Die mit Videotelefonen ausgerüsteten und ständig live von den "Brennpunkten" sendenden Journalisten prägen das mediale Bild vom Irak-Krieg. Langjährige Krisenreporter wie Nik Gowing von der BBC sahen im Vordringen der satellitengestützten Technik während des Aufmarschs der alliierten Truppen am Golf bereits die eigentliche Neuheit im Medienkrieg. Sie gingen davon aus, dass die Videophones, die seit dem Afghanistan-Krieg weiter an Einsatzreife gewonnen haben, eine unabhängigere Berichterstattung journalistischer Einzelkämpfer erlauben würden.
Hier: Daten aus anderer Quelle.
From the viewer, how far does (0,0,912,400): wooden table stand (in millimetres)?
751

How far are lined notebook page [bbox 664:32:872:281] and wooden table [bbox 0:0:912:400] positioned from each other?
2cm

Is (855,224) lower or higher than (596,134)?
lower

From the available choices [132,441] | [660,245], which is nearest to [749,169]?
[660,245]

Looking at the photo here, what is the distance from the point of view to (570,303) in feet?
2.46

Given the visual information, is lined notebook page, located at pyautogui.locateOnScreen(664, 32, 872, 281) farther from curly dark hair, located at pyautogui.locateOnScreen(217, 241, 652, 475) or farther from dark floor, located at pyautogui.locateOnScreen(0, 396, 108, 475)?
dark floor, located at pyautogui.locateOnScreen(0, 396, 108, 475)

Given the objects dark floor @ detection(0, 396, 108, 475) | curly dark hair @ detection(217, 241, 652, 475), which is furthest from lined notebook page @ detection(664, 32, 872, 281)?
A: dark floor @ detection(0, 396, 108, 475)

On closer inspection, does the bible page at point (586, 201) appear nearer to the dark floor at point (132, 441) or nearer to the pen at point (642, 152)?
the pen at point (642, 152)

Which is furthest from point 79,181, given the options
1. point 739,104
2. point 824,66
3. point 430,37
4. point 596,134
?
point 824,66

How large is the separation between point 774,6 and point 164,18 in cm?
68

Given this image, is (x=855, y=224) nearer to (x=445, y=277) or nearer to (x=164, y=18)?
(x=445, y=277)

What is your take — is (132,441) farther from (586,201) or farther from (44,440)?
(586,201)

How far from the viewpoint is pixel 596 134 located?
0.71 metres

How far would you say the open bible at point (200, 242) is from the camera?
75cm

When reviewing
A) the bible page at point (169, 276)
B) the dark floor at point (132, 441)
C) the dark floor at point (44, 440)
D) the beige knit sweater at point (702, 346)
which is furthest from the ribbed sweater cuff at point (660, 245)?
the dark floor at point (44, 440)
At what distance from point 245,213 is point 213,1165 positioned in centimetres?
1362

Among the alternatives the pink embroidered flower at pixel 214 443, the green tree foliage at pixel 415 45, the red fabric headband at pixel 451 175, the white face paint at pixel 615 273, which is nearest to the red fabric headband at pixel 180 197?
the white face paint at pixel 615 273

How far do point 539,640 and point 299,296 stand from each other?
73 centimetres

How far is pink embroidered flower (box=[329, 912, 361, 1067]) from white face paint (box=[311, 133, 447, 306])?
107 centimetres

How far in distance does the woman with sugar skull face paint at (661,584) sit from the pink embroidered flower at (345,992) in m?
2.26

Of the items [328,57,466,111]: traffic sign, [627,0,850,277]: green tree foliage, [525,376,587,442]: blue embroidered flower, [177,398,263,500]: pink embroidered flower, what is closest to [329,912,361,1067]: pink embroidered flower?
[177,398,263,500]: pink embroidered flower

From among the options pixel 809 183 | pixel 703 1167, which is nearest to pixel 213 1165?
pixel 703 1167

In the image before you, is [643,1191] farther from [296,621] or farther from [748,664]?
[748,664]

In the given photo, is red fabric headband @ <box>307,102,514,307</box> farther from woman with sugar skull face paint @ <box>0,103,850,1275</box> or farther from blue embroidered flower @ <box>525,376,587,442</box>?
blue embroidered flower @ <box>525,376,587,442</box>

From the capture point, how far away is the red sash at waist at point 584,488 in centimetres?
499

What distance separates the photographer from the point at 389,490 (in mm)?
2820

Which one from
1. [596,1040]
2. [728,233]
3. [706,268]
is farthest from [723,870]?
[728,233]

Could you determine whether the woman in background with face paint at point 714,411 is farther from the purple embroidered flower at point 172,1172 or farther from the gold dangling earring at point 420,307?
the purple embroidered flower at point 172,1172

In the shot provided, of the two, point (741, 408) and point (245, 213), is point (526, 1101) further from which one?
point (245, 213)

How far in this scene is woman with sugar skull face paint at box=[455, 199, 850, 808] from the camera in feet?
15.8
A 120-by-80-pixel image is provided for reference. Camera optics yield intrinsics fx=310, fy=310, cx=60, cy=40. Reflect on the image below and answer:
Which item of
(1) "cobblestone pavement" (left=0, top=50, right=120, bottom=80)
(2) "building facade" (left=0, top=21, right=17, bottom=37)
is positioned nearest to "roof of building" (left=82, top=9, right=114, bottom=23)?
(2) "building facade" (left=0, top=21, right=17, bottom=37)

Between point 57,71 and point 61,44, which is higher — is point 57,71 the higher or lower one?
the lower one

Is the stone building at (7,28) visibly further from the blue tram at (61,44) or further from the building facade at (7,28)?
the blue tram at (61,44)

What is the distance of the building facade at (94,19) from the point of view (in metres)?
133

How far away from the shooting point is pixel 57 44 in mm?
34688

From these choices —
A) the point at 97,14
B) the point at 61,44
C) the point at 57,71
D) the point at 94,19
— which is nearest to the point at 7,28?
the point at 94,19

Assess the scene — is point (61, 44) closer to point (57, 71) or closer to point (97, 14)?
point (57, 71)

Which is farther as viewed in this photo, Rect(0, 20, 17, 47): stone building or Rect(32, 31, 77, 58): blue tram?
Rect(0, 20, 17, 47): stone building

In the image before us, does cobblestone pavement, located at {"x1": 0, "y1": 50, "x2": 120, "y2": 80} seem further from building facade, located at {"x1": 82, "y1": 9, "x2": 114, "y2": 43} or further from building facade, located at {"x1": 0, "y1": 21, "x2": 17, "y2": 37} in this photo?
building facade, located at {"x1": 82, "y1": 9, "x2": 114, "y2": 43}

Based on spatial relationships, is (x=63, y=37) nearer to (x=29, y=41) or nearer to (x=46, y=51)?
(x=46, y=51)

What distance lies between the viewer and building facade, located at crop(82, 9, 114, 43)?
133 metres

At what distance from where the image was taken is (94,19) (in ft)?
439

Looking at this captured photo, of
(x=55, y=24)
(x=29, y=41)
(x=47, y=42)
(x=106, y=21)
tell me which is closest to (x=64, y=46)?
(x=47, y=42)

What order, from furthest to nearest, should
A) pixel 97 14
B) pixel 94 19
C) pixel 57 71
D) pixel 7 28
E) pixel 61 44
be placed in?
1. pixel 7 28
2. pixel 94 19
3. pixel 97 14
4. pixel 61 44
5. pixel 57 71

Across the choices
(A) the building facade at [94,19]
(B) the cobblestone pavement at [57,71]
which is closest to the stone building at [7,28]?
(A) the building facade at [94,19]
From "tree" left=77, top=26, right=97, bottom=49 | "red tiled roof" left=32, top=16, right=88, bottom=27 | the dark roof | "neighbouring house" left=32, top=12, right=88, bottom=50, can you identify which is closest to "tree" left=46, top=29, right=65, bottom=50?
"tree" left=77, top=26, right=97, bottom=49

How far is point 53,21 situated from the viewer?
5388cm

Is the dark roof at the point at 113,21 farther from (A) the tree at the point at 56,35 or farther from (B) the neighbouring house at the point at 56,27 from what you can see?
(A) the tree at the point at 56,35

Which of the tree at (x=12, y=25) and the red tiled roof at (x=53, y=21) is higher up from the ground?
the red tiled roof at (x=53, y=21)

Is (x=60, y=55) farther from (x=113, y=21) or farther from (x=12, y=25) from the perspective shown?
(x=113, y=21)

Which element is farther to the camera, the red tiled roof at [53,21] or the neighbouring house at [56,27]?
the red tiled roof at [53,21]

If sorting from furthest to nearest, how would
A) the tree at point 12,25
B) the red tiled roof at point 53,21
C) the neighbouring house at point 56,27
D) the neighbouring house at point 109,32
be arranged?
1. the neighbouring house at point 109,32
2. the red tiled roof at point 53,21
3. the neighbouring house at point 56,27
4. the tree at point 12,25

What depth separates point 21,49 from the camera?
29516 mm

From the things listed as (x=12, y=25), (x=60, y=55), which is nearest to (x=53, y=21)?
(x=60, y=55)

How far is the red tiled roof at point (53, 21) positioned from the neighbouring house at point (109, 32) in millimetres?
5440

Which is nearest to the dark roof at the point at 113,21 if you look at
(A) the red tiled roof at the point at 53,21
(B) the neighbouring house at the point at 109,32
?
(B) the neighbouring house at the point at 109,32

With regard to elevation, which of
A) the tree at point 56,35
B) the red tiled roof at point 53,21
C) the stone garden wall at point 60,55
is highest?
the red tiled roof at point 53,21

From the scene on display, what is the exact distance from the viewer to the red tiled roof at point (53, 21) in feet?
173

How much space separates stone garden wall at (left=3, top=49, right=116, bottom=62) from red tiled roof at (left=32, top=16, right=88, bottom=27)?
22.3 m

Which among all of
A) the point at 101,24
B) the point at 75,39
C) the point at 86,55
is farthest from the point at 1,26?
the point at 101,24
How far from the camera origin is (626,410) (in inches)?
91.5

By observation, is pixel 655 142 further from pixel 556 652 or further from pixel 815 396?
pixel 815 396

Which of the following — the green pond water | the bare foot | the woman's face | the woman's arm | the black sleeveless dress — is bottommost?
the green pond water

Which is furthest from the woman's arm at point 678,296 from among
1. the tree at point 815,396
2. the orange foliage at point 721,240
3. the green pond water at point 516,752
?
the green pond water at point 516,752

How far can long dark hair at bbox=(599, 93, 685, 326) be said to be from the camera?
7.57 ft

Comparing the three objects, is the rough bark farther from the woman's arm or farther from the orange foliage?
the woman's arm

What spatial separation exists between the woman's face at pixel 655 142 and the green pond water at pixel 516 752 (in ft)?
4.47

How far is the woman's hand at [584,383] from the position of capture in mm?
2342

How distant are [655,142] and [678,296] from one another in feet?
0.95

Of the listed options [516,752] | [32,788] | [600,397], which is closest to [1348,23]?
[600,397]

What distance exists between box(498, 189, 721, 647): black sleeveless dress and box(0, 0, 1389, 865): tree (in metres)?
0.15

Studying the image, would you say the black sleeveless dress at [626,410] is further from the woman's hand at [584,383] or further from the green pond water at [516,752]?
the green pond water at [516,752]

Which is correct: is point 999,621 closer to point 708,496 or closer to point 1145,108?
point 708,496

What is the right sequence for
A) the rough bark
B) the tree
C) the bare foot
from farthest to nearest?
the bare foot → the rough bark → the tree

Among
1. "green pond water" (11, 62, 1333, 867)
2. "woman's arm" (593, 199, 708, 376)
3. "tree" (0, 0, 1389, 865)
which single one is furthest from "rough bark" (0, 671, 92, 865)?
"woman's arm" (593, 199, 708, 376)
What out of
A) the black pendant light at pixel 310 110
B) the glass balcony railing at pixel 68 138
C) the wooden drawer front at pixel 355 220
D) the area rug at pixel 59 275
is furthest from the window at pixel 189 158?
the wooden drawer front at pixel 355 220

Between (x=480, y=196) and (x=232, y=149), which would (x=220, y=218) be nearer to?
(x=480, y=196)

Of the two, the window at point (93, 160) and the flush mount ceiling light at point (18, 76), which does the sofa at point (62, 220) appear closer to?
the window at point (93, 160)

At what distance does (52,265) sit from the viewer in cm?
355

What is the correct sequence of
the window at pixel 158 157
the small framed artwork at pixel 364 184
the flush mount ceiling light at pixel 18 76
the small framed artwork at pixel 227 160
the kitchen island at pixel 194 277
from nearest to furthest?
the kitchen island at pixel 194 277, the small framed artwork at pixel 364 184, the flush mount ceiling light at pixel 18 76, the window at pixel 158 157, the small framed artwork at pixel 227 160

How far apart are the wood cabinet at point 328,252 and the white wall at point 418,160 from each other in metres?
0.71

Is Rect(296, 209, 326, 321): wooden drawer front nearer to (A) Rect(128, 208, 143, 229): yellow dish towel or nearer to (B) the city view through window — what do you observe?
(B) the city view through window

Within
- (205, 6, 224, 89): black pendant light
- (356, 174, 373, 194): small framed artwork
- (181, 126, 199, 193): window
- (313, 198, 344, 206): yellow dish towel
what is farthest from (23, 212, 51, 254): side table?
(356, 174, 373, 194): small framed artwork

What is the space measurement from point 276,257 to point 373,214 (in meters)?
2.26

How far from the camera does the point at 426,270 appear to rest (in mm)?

Bislang kommen die Hilfswerkzeuge der "Always-On"-Reporter allerdings vor allem bei den Journalistenteams zum Tragen, die in die Truppen der Koalition "integriert" sind und wenig Spielraum für unzensiertes Arbeiten haben.
Einer der deutschen Vorreiter dieser Fraktion ist Ulrich Klose, zusammen mit dem 3. Panzerbataillon der US-Infanteriedivision Ende der Woche etwa 80 Kilometer vor Bagdad angekommen. Auch im Internet lassen sich die Berichte des RTL-Reporters als Streams auf den Websites des Kölner Senders sowie des zur RTL World Group gehörenden Nachrichtenkanals n-tv abrufen. Auf diesem Wege erfahren die Surfer etwa, dass Klose jetzt neben der ABC-Schutzausrüstung immer Panzerweste und Helm tragen muss. Eine Schweiß treibende Angelegenheit, wie die Bilder aus der Wüste zeigen.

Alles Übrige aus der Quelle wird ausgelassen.